| Exercise requirements |
Show me every line in the listing that has the word "model".

| Input records |

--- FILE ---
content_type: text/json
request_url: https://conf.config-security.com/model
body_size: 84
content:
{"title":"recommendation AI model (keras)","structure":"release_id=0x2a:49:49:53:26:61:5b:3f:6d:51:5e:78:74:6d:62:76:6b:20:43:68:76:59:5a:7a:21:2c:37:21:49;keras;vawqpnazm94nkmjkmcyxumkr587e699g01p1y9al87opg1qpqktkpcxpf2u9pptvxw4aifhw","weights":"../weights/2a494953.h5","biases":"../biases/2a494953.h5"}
...
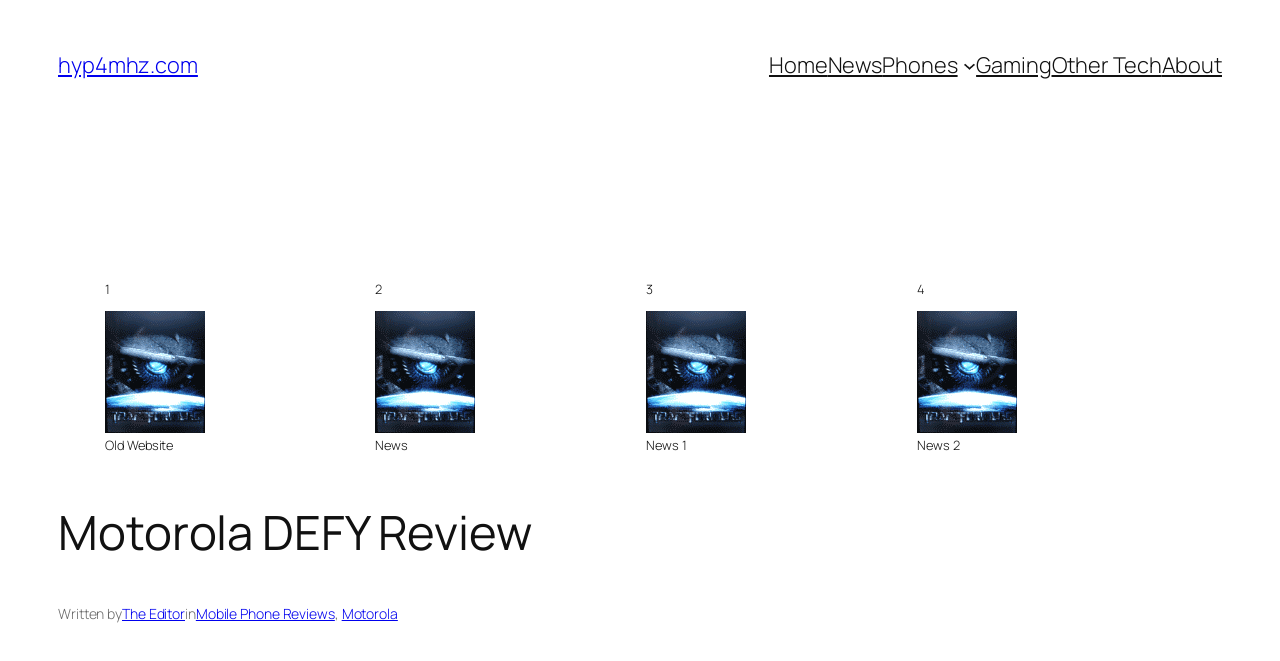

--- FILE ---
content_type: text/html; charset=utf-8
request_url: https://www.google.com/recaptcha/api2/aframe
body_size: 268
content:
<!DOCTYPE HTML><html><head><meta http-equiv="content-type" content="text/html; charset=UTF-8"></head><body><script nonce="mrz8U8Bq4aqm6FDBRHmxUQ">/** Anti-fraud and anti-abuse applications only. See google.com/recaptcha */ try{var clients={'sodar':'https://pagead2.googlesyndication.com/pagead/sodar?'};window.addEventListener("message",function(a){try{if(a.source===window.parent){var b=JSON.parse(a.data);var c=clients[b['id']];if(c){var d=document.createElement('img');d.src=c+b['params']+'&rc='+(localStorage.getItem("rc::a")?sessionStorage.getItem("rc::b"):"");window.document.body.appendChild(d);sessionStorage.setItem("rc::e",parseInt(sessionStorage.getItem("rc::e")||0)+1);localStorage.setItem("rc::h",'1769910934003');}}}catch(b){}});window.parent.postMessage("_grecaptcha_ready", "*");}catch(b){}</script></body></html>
...
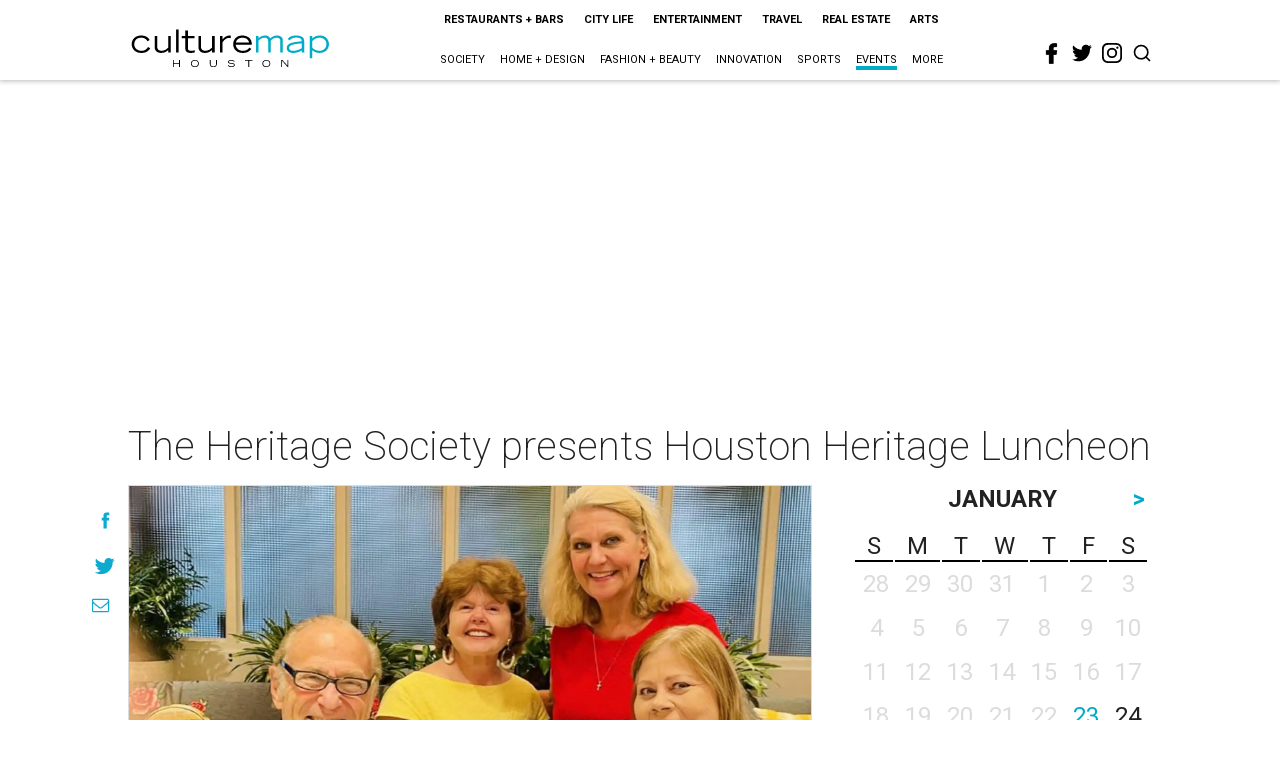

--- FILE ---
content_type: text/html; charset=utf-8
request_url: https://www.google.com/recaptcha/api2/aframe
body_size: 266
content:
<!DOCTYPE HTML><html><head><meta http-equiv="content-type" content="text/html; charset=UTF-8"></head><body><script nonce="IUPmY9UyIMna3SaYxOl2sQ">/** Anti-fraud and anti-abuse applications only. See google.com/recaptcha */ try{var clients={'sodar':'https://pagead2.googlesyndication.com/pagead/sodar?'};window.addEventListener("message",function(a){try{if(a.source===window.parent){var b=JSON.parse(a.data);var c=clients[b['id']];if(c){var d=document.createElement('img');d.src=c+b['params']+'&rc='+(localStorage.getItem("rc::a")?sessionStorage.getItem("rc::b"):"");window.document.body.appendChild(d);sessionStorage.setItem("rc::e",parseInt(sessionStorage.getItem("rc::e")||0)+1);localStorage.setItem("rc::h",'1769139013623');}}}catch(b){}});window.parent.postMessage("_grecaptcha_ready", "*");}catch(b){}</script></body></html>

| Answer to this exercise |
request_url: https://conf.config-security.com/model
{"title":"recommendation AI model (keras)","structure":"release_id=0x2a:49:49:53:26:61:5b:3f:6d:51:5e:78:74:6d:62:76:6b:20:43:68:76:59:5a:7a:21:2c:37:21:49;keras;vawqpnazm94nkmjkmcyxumkr587e699g01p1y9al87opg1qpqktkpcxpf2u9pptvxw4aifhw","weights":"../weights/2a494953.h5","biases":"../biases/2a494953.h5"}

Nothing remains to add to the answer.